Print the lines below word for word, from first to last, leaving out the pictures.

* Start Data listing *

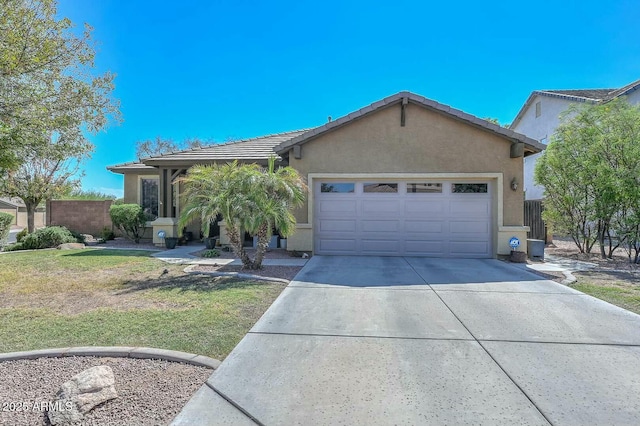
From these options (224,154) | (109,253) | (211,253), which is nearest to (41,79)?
(211,253)

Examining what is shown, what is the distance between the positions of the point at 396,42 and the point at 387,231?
25.7 feet

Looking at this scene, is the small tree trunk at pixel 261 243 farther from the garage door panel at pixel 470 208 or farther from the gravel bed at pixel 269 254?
the garage door panel at pixel 470 208

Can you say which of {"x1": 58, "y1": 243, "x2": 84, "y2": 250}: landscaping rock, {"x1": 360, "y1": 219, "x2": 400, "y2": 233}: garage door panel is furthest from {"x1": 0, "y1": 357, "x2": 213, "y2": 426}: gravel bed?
{"x1": 58, "y1": 243, "x2": 84, "y2": 250}: landscaping rock

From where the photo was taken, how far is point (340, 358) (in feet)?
12.3

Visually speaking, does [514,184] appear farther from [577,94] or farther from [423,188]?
[577,94]

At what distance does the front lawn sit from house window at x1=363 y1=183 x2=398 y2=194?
16.8 ft

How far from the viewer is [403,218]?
10914 mm

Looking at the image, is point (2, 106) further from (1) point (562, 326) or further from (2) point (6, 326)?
(1) point (562, 326)

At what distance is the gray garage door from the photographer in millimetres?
10766

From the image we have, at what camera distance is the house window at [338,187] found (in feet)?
36.3

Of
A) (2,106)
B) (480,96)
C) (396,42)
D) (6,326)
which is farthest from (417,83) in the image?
(6,326)

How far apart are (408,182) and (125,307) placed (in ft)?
27.6

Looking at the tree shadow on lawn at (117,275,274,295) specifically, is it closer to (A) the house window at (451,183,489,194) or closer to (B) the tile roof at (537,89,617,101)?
(A) the house window at (451,183,489,194)

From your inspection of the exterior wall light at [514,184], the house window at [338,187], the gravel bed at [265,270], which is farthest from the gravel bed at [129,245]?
the exterior wall light at [514,184]
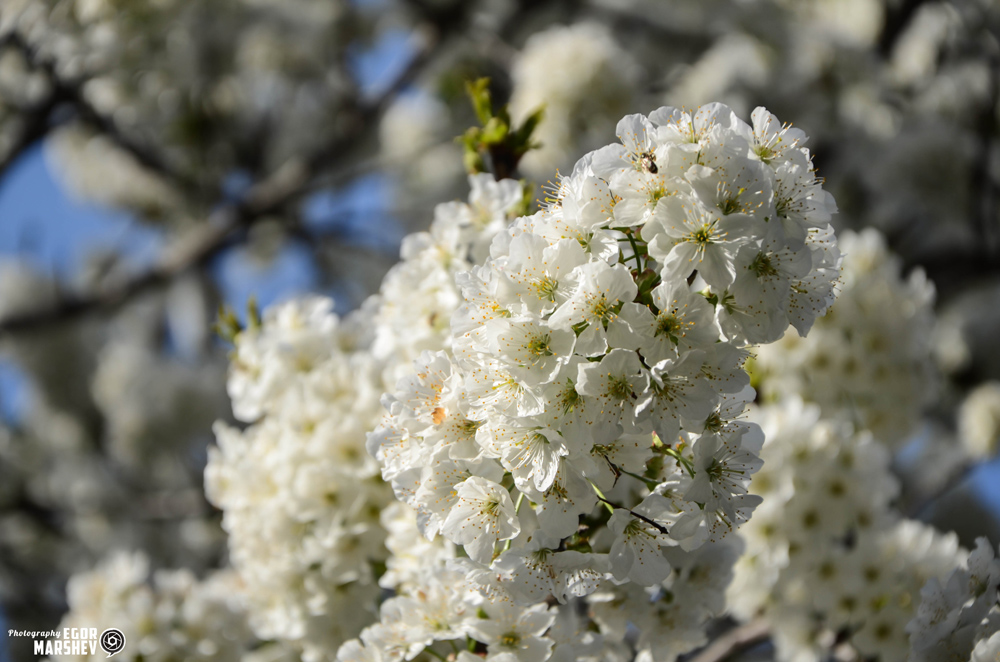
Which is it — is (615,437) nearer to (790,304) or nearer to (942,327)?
(790,304)

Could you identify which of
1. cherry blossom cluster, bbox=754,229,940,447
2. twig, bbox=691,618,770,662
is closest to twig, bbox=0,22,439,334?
cherry blossom cluster, bbox=754,229,940,447

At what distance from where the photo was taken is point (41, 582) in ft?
18.0

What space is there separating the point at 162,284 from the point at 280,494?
4.01 meters

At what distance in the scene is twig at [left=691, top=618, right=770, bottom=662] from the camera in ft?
8.06

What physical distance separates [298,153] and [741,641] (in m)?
6.39

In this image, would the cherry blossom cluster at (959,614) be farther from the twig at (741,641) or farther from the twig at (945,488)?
the twig at (945,488)

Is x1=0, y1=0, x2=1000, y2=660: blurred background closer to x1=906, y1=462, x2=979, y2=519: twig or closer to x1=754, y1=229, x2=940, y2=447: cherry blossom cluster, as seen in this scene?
x1=906, y1=462, x2=979, y2=519: twig

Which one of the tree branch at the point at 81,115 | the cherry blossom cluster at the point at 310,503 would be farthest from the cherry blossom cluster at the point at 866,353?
the tree branch at the point at 81,115

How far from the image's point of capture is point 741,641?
2.51 m

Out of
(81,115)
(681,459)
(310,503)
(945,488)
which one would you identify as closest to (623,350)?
(681,459)

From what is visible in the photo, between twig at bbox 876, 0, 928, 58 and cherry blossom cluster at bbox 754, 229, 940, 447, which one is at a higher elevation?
twig at bbox 876, 0, 928, 58

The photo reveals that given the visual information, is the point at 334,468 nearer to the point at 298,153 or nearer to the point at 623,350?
the point at 623,350

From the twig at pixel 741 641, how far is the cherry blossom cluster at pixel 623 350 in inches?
52.5

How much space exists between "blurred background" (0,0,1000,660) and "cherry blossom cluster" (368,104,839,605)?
9.74ft
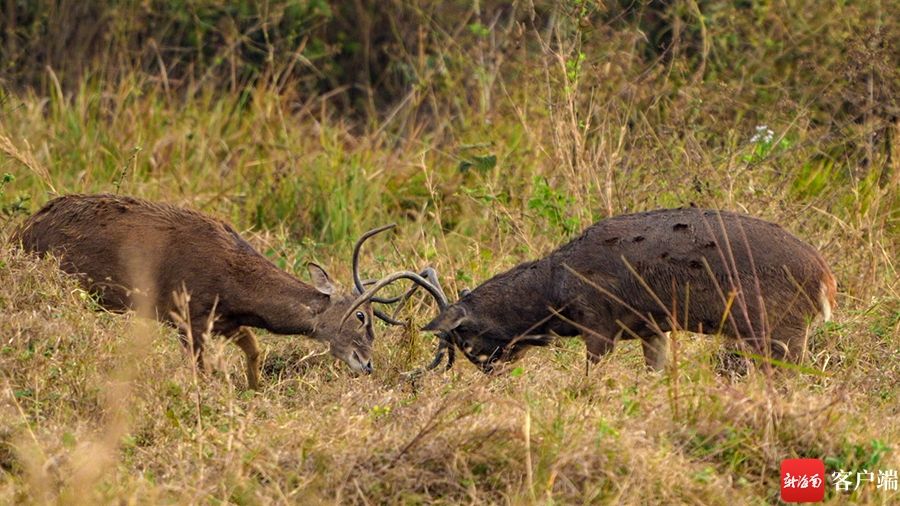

* End Data listing *

- _Complete output_:
From these options (224,154) | (109,253) | (211,253), which is nearest to (41,79)?
(211,253)

Examining what is shown, what is the distance between the positions of the point at 396,42 and the point at 387,231?
25.7 feet

Looking at this scene, is the small tree trunk at pixel 261 243 farther from the garage door panel at pixel 470 208 or farther from the gravel bed at pixel 269 254?
the garage door panel at pixel 470 208

Can you say which of {"x1": 58, "y1": 243, "x2": 84, "y2": 250}: landscaping rock, {"x1": 360, "y1": 219, "x2": 400, "y2": 233}: garage door panel is furthest from {"x1": 0, "y1": 357, "x2": 213, "y2": 426}: gravel bed?
{"x1": 58, "y1": 243, "x2": 84, "y2": 250}: landscaping rock

From where the photo was taken, how far is point (340, 358) (in feet)?
12.3

Visually speaking, does [514,184] appear farther from [577,94] or farther from [423,188]?
[577,94]

At what distance does the front lawn sit from house window at x1=363 y1=183 x2=398 y2=194?
16.8 ft

How far from the viewer is [403,218]?
10914 mm

Looking at the image, is point (2, 106) further from (1) point (562, 326) or further from (2) point (6, 326)?
(1) point (562, 326)

At what distance is the gray garage door from the photographer in millimetres?
10766

From the image we have, at what camera distance is the house window at [338,187] found (in feet)?
36.3

Of
A) (2,106)
B) (480,96)
C) (396,42)
D) (6,326)
which is farthest from (417,83) in the image?
(6,326)

How far apart are (408,182) and (125,307) placed (in ft)?
27.6

Looking at the tree shadow on lawn at (117,275,274,295) specifically, is it closer to (A) the house window at (451,183,489,194) or closer to (B) the tile roof at (537,89,617,101)?
(A) the house window at (451,183,489,194)

From your inspection of the exterior wall light at [514,184], the house window at [338,187], the gravel bed at [265,270], which is farthest from the gravel bed at [129,245]?
the exterior wall light at [514,184]
Which is it — is (615,437) nearer to (790,304) or nearer to (942,327)?
(790,304)

Could you identify which of
1. cherry blossom cluster, bbox=754,229,940,447
2. twig, bbox=691,618,770,662
is closest to twig, bbox=0,22,439,334?
cherry blossom cluster, bbox=754,229,940,447

At what distance from where the photo was taken is point (41, 582) in ft?
18.0

What space is there separating the point at 162,284 from the point at 280,494?
4.01 meters

At what distance in the scene is twig at [left=691, top=618, right=770, bottom=662] from the camera in ft?
8.06

What physical distance separates [298,153] and [741,641] (in m)?
6.39

In this image, would the cherry blossom cluster at (959,614) be farther from the twig at (741,641) or farther from the twig at (945,488)?
the twig at (945,488)

Is x1=0, y1=0, x2=1000, y2=660: blurred background closer to x1=906, y1=462, x2=979, y2=519: twig or closer to x1=754, y1=229, x2=940, y2=447: cherry blossom cluster, as seen in this scene?
x1=906, y1=462, x2=979, y2=519: twig

Which one of the tree branch at the point at 81,115 | the cherry blossom cluster at the point at 310,503 would be farthest from the cherry blossom cluster at the point at 866,353?
the tree branch at the point at 81,115

How far from the image's point of capture is point 741,641?
2.51 m

Out of
(81,115)
(681,459)
(310,503)
(945,488)
which one would you identify as closest to (623,350)?
(681,459)

From what is visible in the photo, between twig at bbox 876, 0, 928, 58 and cherry blossom cluster at bbox 754, 229, 940, 447, which one is at a higher elevation?
twig at bbox 876, 0, 928, 58

The photo reveals that given the visual information, is the point at 334,468 nearer to the point at 298,153 or nearer to the point at 623,350?
the point at 623,350

From the twig at pixel 741 641, how far is the cherry blossom cluster at pixel 623 350 in inches?
52.5

How much space exists between "blurred background" (0,0,1000,660) and "cherry blossom cluster" (368,104,839,605)?
9.74ft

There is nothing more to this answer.